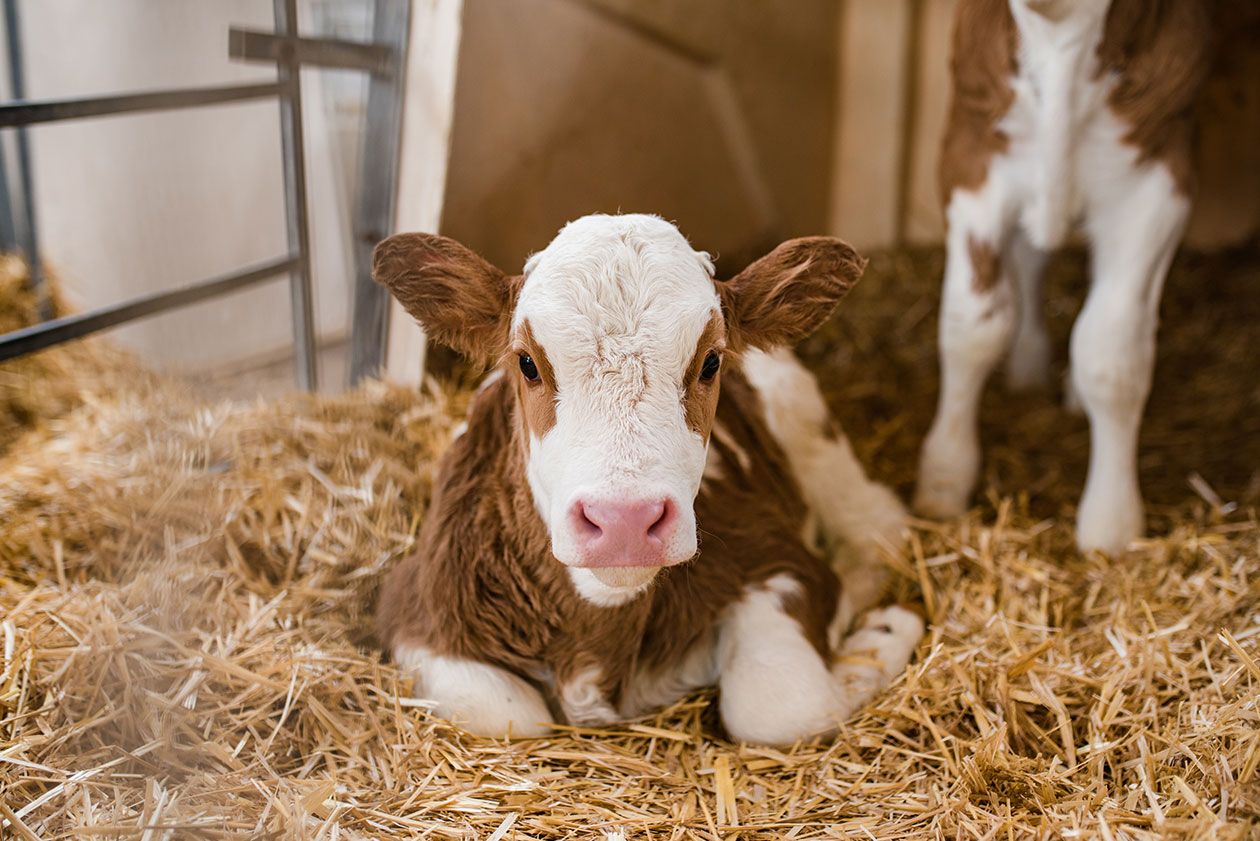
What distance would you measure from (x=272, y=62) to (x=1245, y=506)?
3591 mm

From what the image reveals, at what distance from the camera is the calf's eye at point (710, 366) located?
2.48m

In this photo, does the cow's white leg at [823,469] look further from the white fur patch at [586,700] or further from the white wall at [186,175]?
the white wall at [186,175]

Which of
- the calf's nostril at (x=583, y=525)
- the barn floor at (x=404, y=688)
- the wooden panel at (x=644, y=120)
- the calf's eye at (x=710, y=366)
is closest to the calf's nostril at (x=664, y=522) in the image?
the calf's nostril at (x=583, y=525)

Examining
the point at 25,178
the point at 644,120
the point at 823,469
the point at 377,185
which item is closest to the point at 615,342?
the point at 823,469

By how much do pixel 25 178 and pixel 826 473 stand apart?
3893mm

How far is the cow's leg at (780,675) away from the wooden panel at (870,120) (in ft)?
13.2

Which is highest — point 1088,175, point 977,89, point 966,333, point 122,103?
point 977,89

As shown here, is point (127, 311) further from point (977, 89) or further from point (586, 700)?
point (977, 89)

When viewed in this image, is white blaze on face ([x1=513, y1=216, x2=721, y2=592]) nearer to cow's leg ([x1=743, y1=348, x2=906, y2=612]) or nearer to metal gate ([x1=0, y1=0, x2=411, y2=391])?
cow's leg ([x1=743, y1=348, x2=906, y2=612])

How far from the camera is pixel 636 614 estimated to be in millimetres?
2750

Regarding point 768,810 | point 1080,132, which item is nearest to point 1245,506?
point 1080,132

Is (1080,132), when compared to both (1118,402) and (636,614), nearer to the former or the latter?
(1118,402)

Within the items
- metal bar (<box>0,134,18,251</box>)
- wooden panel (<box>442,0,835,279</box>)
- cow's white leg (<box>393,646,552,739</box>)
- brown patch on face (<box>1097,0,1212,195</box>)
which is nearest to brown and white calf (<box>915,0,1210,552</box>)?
brown patch on face (<box>1097,0,1212,195</box>)

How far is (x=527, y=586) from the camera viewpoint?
2752mm
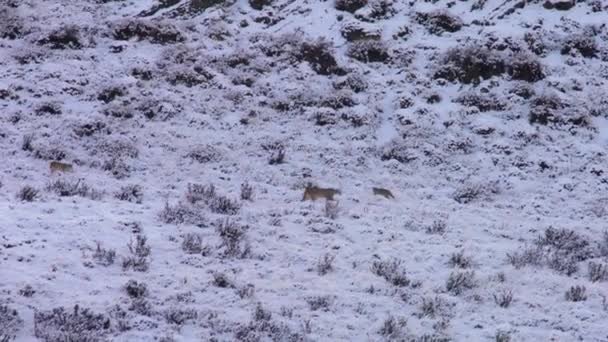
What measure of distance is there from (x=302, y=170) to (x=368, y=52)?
383 centimetres

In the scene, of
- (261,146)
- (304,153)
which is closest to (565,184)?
(304,153)

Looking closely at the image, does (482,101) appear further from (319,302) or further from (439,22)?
(319,302)

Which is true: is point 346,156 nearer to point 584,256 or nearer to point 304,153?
point 304,153

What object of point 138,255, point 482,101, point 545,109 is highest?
point 138,255

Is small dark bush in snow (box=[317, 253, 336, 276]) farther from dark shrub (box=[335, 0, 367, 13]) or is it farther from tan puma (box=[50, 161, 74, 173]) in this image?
dark shrub (box=[335, 0, 367, 13])

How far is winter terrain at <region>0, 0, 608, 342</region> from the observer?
A: 6.47 metres

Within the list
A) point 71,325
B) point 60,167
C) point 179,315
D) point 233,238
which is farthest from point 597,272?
point 60,167

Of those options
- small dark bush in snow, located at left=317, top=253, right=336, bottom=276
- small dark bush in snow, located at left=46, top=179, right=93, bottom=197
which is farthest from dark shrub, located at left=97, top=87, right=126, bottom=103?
small dark bush in snow, located at left=317, top=253, right=336, bottom=276

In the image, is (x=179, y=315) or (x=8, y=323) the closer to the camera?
(x=8, y=323)

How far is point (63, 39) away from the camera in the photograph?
13039 mm

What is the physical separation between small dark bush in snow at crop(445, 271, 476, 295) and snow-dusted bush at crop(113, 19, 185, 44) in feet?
26.5

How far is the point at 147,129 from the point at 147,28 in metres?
3.35

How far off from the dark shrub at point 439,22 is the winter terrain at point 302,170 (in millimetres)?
50

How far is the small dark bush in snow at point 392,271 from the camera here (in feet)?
23.5
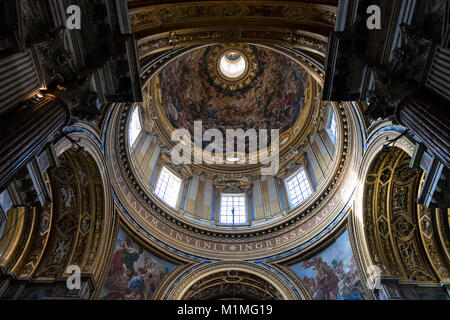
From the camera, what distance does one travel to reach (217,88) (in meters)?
27.1

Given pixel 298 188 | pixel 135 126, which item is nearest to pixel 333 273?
pixel 298 188

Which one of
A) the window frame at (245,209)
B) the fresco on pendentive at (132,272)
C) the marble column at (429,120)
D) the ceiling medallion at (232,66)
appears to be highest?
the ceiling medallion at (232,66)

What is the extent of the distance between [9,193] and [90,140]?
4.37 m

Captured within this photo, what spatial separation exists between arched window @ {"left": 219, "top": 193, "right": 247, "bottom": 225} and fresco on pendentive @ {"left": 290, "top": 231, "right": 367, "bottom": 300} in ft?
17.4

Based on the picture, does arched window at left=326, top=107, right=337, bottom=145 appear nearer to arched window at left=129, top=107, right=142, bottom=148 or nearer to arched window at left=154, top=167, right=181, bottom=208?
arched window at left=154, top=167, right=181, bottom=208

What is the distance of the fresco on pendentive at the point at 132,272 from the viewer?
12695 mm

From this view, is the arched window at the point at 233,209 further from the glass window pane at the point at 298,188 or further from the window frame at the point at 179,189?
the glass window pane at the point at 298,188

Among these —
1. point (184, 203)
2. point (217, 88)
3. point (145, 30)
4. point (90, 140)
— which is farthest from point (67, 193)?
point (217, 88)

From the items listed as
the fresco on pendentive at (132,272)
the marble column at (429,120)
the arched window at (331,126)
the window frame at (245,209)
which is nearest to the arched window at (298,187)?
the window frame at (245,209)

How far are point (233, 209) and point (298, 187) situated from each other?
471 cm

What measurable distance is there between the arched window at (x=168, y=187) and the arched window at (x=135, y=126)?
3364 millimetres

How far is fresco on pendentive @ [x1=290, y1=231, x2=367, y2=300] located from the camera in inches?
507
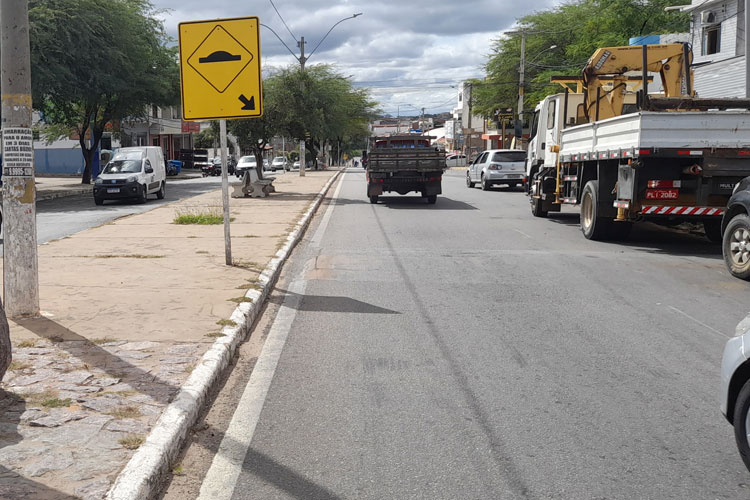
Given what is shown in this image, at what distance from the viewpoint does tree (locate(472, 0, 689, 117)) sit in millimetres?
38938

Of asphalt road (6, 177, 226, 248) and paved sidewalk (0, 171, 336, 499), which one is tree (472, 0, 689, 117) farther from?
paved sidewalk (0, 171, 336, 499)

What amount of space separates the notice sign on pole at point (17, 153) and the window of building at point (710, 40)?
99.4ft

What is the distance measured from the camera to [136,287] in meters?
8.48

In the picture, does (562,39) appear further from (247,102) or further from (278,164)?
(247,102)

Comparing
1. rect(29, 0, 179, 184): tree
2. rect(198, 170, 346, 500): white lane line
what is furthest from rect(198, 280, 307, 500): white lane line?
rect(29, 0, 179, 184): tree

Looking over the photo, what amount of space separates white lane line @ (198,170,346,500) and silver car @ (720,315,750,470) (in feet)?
8.14

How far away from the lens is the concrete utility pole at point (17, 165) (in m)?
6.54

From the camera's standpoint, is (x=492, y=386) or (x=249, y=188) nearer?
(x=492, y=386)

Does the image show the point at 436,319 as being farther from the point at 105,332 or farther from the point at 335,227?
the point at 335,227

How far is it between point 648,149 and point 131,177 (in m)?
18.1

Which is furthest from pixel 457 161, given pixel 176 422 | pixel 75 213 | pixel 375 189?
pixel 176 422

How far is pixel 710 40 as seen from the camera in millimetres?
31406

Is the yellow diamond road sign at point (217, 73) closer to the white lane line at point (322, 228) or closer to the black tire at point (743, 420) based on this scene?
the white lane line at point (322, 228)

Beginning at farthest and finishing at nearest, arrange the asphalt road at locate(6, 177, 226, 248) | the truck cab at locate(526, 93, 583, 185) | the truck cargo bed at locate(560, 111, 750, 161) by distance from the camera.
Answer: the truck cab at locate(526, 93, 583, 185), the asphalt road at locate(6, 177, 226, 248), the truck cargo bed at locate(560, 111, 750, 161)
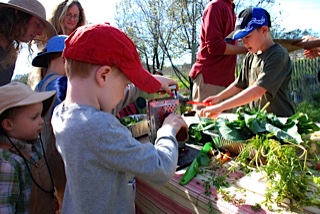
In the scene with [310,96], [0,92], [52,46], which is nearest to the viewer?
[0,92]

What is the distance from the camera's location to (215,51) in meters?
2.57

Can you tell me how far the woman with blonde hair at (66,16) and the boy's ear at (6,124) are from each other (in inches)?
52.8

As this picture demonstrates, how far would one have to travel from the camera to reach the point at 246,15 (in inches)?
75.5

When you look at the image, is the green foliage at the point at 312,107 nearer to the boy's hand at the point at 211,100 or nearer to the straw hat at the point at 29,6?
the boy's hand at the point at 211,100

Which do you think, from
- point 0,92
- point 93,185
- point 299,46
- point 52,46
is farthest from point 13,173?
point 299,46

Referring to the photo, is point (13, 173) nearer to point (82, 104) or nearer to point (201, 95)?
point (82, 104)

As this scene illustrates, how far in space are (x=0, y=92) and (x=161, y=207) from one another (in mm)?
1022

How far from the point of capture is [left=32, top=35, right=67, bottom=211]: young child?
1.56 metres

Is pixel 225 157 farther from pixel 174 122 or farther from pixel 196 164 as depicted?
pixel 174 122

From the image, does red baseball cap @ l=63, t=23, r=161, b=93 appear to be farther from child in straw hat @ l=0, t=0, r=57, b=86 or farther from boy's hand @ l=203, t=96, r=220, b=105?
child in straw hat @ l=0, t=0, r=57, b=86

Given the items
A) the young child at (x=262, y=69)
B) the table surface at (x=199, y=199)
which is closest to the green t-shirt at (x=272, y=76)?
the young child at (x=262, y=69)

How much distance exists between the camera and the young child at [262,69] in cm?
184

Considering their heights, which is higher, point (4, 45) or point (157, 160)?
point (4, 45)

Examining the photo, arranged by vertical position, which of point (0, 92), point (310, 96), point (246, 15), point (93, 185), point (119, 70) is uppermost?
point (246, 15)
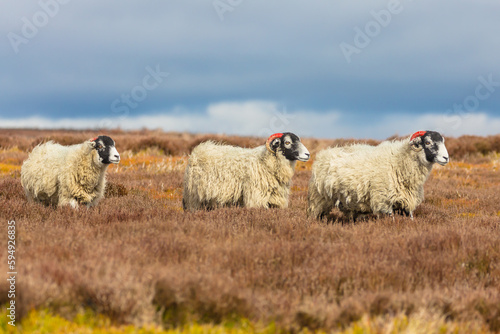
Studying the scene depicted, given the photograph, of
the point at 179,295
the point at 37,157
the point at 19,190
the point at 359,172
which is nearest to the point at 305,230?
the point at 359,172

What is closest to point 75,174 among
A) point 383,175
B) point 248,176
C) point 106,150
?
point 106,150

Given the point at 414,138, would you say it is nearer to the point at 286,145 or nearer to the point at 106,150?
the point at 286,145

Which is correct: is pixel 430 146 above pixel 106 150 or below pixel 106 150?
above

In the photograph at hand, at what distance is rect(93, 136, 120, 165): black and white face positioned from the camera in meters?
9.48

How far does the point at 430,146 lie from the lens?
28.2 ft

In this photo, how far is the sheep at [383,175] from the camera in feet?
28.1

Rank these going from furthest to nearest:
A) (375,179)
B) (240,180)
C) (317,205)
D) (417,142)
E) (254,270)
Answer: (240,180)
(317,205)
(417,142)
(375,179)
(254,270)

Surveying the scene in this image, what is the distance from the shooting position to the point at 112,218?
26.1 feet

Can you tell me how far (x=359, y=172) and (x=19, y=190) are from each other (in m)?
9.06

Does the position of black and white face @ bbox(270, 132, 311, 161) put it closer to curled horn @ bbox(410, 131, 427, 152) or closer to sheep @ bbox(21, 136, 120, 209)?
curled horn @ bbox(410, 131, 427, 152)

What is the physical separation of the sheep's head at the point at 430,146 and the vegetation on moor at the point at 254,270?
115 centimetres

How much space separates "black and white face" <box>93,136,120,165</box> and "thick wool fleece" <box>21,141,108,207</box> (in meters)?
0.10

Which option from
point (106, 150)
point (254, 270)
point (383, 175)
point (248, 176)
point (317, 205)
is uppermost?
point (106, 150)

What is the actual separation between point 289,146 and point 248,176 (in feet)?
3.44
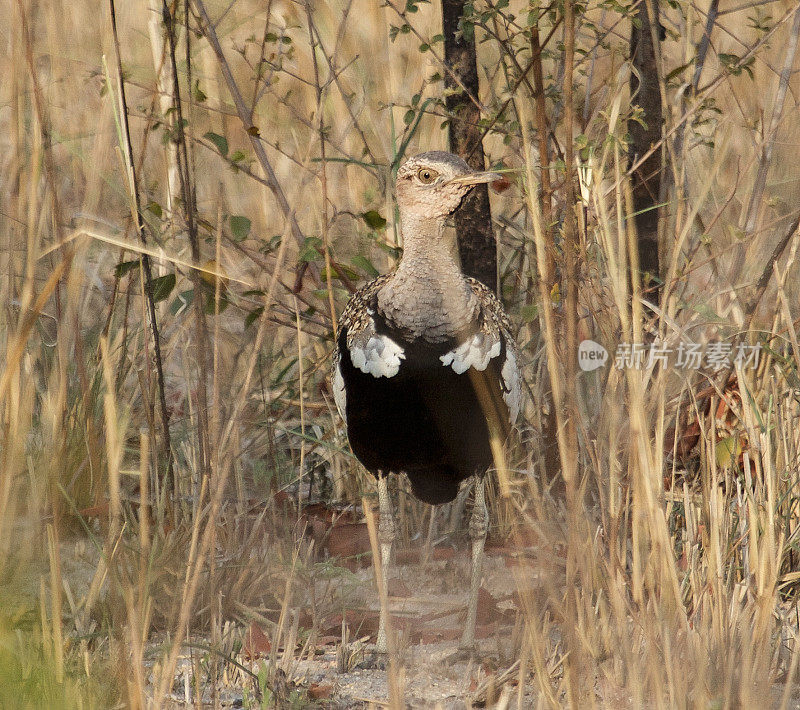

**OBJECTIVE**
Copy out the lines from the one containing "What measure of" through the one containing "A: 6.47 metres", with both of those lines included, reproducing each line without any change.

**IN RESPONSE**
What measure of distance is there from (x=302, y=170) to (x=368, y=52)?
383 centimetres

In the scene, of
- (261,146)
- (304,153)
which is closest to (565,184)?
(304,153)

Looking closely at the image, does (482,101) appear further from (319,302) or further from (439,22)?
(319,302)

Which is true: is point 346,156 nearer to point 584,256 or nearer to point 304,153?
point 304,153

What object of point 138,255, point 482,101, point 545,109 is highest?
point 138,255

Is small dark bush in snow (box=[317, 253, 336, 276]) farther from dark shrub (box=[335, 0, 367, 13]) or is it farther from tan puma (box=[50, 161, 74, 173]) in this image?
dark shrub (box=[335, 0, 367, 13])

How far is winter terrain at <region>0, 0, 608, 342</region> from the observer?
A: 6.47 metres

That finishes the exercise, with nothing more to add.